-- Task inputs start --

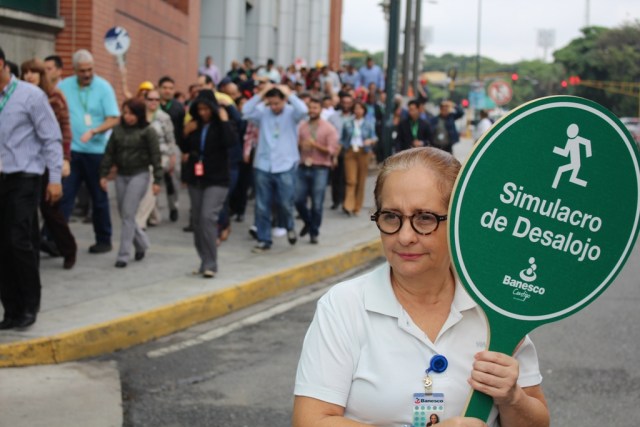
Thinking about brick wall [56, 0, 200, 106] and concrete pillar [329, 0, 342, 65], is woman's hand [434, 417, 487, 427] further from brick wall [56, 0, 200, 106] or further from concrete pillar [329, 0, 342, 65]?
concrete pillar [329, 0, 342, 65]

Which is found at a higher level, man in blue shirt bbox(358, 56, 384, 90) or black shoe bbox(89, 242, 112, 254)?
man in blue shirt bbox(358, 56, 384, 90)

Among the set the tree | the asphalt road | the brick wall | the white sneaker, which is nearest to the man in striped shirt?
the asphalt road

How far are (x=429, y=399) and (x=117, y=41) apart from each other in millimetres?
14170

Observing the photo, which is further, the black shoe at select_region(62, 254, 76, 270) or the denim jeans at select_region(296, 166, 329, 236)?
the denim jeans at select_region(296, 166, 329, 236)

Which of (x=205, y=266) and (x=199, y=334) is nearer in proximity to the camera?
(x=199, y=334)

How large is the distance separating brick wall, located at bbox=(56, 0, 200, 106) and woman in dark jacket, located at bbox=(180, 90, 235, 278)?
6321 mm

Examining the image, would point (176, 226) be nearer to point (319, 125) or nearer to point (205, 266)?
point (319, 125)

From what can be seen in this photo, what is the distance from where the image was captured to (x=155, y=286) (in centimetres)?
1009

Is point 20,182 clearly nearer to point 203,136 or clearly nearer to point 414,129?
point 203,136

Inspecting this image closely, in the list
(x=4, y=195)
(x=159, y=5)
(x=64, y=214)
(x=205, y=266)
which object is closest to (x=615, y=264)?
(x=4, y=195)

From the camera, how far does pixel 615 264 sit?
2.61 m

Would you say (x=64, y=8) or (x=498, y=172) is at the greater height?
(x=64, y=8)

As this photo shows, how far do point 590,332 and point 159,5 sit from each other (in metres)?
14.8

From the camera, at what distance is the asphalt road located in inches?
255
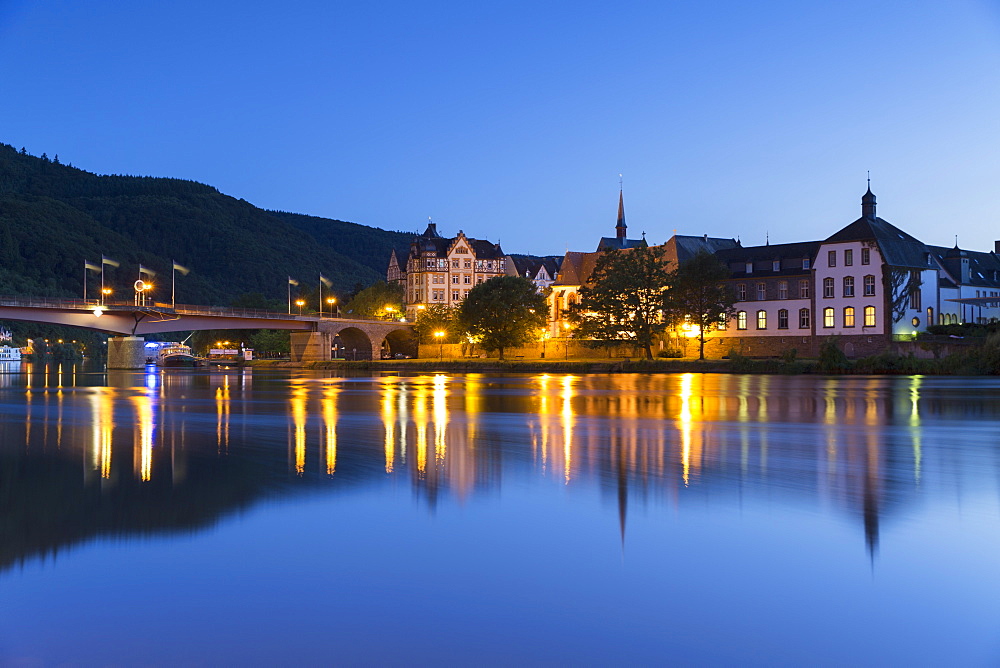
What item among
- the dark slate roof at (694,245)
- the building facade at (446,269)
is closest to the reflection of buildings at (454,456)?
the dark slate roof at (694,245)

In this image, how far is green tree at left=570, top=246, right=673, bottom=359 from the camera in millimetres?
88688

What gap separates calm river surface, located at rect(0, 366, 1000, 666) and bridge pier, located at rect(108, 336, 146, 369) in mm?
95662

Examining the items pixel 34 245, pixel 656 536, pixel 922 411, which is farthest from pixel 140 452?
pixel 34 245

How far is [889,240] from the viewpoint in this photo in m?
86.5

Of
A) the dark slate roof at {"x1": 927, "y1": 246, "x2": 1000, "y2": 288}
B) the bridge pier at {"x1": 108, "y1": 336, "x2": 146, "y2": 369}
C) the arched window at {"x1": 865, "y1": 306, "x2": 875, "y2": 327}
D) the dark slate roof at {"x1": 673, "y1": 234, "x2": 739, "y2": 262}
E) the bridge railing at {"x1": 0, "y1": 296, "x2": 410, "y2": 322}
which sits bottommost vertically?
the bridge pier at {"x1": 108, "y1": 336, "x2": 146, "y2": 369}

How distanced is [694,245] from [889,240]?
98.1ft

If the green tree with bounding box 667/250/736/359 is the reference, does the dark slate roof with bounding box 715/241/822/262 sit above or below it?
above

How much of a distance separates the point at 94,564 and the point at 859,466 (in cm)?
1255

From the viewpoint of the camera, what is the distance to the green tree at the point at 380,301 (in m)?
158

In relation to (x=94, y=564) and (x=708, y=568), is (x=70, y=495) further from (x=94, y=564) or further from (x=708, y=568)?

-- Task inputs end --

Your instructions
Please render the lines as a Markdown table with the columns Row and Text, starting with the line containing "How distanced is [694,245] from [889,240]?" and going on through the end of the items, skipping blank lines. Put a running number in Row and the line itself in Text.

Solution for this exercise
| Row | Text |
|---|---|
| 1 | How distanced is [694,245] from [889,240]? |
| 2 | 98.1ft |
| 3 | If the green tree with bounding box 667/250/736/359 is the reference, does the dark slate roof with bounding box 715/241/822/262 sit above or below it? |
| 4 | above |
| 5 | How much of a distance separates the point at 94,564 and the point at 859,466 (in cm)? |
| 6 | 1255 |
| 7 | From the viewpoint of the camera, what is the distance to the green tree at the point at 380,301 (in m)? |
| 8 | 158 |
| 9 | In relation to (x=94, y=564) and (x=708, y=568), is (x=70, y=495) further from (x=94, y=564) or further from (x=708, y=568)? |